== Excerpt provided ==

━━━━━━━━

Question

If a and b are positive numbers, find the maximum value of f(x)=x^a(1-x)^b, 0<=x<=1

Answer 1

\[0\le x \le1\]

Answer 2

\[x^a(1-x)^b\]

Answer 3

@Easyaspi314

Answer 4

@Hero

Answer 5

@Zarkon

Answer 6

finding maximum denotes getting the 1st derivative of the function and equate to zero...

Answer 7

ok so the derivative would be ax^(a-1)(1-x)^b-b(1-x)^(b-1)(x^a)

Answer 8

isn't it + since that d (uv) = u dv + v du

Answer 9

yeah but with the chain rule you have to take the derivative of (1-x) which is -1 and multiply it to the exponent rule part so it becomes -b

Answer 10

oh yes i overlook (1-x) (-1) dx...

Answer 11

so what do i do now

Answer 12

combine like terms, arrange in d[f(x)]/dx then equate to 0 to solve for x in terms of a and b...

Answer 13

equating to zero (0) the 1st derivative denotes either maximum or minimum....

Answer 14

i have b(1-x)^b-1(x^a)=ax^(a-1)(1-x)^b

Answer 15

\[x^a(1-x)^b=>bx^a(1-x)^{b-1}+a(1-x)^b x^{a-1}=0\]
solve for x=?

Answer 16

it should be -

Answer 17

oh yes

Answer 18

\[bx^a(1-x)^{b-1}=a(1-x)^b x^{a-1}\]

Answer 19

oops.. we can cancel (1-x)^b on both sides...

Answer 20

exactly^ :D sorry im eating so didnt type..was waiting fr sm1 to observe that!

Answer 21

but its (1-x)^b-1 on the left

Answer 22

\[\frac{bx ^{a}}{(1-x)}=ax ^{a-1}\]

Answer 23

we can further cancel (x^a)...

Answer 24

\[\LARGE bx^a(1-x)^{b-1}=a(1-x)^b x^{a-1}\]
\[\frac{bx^a \cancel{(1-x)^{b}}}{(1-x)}=a \cancel{(1-x)^b} x^{a-1}\]

Answer 25

\[\frac{ b }{ 1-x }=\frac{ a }{ x }\]

Answer 26

solve for x=0..and solve for maxima minima

Answer 27

if x=0 then the left side of @Orion1213 equation is undefined

Answer 28

bx = a - ax
bx + ax = a
(a+b)x = a
x = a/(a+b)

━━━━━━━━

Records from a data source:
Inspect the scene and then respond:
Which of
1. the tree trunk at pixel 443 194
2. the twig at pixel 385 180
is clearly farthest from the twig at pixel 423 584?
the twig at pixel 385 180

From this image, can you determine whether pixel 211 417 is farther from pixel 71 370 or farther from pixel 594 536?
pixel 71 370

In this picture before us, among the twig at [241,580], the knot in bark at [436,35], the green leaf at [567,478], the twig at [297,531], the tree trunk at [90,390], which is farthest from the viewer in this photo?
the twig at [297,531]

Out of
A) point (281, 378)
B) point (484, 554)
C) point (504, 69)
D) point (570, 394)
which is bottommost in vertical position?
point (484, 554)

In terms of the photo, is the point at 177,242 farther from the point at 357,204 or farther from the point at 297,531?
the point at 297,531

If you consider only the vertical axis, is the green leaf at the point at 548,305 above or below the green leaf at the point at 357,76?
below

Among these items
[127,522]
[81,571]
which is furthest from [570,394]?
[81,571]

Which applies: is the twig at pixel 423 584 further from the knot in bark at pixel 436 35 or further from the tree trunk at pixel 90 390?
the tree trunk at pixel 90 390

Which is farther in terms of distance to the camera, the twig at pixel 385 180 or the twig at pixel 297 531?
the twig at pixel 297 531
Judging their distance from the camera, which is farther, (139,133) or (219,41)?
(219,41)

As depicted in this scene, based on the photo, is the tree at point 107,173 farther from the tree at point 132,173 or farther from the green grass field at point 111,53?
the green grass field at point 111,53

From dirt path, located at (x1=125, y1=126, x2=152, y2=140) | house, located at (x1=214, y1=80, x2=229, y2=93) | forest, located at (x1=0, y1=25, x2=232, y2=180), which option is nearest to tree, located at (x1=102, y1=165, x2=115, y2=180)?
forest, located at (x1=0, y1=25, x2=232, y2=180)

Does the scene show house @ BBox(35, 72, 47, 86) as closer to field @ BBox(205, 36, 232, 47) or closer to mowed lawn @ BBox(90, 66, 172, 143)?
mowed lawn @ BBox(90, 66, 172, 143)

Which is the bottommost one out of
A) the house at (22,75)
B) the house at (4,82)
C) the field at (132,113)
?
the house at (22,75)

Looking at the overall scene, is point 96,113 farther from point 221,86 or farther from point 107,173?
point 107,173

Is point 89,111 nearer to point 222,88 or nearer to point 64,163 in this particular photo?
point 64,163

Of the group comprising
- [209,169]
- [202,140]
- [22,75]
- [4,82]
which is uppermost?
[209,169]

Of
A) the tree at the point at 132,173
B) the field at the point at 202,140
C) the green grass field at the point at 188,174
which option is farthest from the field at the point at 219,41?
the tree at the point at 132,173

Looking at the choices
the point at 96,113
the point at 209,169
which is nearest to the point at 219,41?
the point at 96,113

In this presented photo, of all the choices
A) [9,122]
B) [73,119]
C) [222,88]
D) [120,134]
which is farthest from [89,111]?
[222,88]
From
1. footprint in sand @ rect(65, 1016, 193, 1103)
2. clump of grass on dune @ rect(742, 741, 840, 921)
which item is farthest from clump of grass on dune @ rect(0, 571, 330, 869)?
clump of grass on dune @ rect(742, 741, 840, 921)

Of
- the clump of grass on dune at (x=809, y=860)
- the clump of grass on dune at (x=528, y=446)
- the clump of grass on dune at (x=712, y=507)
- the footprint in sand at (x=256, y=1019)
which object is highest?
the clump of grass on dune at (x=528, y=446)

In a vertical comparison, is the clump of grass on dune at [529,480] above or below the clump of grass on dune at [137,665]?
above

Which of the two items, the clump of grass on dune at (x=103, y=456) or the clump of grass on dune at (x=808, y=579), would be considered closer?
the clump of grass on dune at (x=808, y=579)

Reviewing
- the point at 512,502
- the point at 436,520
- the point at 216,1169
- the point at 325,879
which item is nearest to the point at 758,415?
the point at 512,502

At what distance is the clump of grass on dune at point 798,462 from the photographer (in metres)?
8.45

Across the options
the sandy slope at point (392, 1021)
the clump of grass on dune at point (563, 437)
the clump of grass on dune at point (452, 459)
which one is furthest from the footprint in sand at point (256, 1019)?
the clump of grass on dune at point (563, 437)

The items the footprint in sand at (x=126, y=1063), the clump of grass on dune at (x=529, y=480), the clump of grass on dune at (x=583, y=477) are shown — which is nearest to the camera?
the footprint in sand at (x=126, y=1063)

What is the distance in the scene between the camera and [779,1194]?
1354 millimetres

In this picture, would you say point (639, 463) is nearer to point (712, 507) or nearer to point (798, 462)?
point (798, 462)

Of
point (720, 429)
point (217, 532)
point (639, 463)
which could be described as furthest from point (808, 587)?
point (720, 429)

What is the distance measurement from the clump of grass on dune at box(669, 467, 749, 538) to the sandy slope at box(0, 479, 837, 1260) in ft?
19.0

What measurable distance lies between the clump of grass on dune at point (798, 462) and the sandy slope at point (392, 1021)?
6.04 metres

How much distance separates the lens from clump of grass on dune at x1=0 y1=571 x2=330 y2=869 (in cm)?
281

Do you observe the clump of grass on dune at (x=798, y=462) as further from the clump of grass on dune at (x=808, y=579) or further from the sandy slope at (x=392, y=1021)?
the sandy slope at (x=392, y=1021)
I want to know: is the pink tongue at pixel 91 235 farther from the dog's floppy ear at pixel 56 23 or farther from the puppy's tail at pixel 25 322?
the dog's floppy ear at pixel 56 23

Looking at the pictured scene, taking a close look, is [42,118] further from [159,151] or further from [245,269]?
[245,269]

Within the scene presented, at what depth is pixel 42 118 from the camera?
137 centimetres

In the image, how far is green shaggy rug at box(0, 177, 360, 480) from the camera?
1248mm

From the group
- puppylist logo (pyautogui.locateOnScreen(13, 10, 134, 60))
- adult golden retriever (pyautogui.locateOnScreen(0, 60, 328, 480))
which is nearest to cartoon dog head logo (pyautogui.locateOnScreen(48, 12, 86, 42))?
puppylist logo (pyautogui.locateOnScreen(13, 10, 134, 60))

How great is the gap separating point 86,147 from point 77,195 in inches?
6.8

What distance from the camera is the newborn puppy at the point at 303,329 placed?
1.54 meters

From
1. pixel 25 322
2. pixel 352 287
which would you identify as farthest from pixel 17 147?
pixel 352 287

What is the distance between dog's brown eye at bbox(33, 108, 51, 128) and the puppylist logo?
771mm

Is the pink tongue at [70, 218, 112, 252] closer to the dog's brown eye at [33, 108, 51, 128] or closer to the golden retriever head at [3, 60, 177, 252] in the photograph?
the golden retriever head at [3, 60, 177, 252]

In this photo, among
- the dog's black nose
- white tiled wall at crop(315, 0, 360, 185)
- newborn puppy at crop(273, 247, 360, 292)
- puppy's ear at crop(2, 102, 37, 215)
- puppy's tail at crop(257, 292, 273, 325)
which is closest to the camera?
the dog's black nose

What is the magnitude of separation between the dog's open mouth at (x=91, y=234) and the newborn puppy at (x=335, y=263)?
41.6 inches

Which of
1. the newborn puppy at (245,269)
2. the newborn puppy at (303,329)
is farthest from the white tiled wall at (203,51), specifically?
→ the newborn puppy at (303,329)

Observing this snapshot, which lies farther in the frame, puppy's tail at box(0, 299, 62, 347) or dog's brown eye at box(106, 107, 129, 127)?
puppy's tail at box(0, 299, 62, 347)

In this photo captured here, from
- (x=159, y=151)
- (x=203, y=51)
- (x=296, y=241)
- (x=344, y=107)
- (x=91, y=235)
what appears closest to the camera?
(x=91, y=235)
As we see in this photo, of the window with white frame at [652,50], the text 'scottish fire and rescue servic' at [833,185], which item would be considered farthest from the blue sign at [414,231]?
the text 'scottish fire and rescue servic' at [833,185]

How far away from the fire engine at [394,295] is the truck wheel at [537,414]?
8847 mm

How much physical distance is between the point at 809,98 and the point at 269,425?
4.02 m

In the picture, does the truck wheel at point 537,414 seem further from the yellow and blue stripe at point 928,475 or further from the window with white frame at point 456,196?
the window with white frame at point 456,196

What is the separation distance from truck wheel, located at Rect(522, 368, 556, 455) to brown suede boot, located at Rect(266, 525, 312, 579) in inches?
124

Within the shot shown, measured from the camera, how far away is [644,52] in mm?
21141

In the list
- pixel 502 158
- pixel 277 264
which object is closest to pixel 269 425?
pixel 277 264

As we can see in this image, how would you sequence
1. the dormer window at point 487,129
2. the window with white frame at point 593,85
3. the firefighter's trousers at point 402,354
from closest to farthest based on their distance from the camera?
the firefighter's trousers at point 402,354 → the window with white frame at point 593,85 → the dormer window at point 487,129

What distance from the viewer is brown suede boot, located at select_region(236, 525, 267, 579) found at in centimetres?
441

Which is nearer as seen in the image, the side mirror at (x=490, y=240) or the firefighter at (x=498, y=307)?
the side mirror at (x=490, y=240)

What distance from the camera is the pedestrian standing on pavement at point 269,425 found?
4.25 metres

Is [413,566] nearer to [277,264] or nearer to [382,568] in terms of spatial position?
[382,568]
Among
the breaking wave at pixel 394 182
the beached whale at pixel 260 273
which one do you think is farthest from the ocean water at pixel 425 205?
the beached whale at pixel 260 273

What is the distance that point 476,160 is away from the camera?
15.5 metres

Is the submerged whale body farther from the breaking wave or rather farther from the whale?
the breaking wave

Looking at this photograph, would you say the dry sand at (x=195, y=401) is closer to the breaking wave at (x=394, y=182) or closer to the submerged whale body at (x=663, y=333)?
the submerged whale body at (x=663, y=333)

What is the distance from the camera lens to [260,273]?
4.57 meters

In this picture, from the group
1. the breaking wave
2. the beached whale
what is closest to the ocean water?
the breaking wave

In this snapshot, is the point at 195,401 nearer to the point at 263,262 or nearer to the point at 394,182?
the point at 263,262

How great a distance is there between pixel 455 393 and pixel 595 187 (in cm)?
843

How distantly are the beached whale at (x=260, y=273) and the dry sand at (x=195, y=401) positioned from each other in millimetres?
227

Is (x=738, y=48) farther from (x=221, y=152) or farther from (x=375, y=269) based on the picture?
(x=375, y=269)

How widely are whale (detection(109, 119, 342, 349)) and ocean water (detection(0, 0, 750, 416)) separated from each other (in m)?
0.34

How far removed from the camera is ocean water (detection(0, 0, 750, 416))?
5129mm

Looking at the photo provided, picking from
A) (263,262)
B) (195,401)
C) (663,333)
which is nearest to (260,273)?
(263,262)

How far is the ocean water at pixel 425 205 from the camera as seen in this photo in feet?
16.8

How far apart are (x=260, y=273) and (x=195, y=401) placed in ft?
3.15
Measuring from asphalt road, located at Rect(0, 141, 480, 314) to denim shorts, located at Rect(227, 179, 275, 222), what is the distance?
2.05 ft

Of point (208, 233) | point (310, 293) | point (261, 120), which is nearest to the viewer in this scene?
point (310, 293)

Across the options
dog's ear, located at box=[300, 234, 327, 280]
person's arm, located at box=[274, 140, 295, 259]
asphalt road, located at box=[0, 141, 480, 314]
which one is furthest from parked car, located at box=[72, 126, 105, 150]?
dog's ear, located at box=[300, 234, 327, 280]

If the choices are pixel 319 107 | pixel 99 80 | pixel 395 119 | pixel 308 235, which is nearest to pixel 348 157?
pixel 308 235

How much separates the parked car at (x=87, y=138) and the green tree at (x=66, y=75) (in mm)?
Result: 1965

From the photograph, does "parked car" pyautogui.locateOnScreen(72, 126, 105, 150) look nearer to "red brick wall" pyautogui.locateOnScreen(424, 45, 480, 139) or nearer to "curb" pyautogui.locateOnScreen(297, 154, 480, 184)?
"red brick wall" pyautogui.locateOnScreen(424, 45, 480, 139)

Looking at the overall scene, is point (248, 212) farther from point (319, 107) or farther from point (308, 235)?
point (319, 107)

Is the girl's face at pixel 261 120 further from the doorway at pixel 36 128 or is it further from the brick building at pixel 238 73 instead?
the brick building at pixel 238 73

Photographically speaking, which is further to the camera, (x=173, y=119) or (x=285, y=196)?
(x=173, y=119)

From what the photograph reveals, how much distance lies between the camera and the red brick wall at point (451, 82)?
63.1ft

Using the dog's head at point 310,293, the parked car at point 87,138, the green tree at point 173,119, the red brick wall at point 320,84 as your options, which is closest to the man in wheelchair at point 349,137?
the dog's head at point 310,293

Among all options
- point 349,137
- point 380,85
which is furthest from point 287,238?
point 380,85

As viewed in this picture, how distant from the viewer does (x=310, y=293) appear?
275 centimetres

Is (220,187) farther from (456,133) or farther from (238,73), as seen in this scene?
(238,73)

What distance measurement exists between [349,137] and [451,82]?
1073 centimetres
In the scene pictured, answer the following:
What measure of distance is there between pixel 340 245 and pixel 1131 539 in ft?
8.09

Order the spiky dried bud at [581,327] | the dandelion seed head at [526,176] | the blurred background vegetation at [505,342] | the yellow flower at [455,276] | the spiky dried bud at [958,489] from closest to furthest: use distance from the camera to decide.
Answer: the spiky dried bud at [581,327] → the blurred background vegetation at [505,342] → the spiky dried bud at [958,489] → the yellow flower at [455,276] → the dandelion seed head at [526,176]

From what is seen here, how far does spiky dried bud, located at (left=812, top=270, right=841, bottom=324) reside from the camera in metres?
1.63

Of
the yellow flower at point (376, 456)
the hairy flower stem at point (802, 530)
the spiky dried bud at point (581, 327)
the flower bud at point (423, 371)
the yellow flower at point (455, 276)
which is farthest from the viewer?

━━━━━━━━

== Work to do ==
• 1. Reproduce word for word the stretch of the math forum thread from "finding maximum denotes" through "would be ax^(a-1)(1-x)^b-b(1-x)^(b-1)(x^a)".
• 2. List each row that contains the string "detection", treating uppercase and lowercase as different.

== Solutions to the problems ==
• 1.
finding maximum denotes getting the 1st derivative of the function and equate to zero...

Answer 7

ok so the derivative would be ax^(a-1)(1-x)^b-b(1-x)^(b-1)(x^a)

• 2.
How widely are whale (detection(109, 119, 342, 349)) and ocean water (detection(0, 0, 750, 416)) separated from each other (in m)?
How far removed from the camera is ocean water (detection(0, 0, 750, 416))?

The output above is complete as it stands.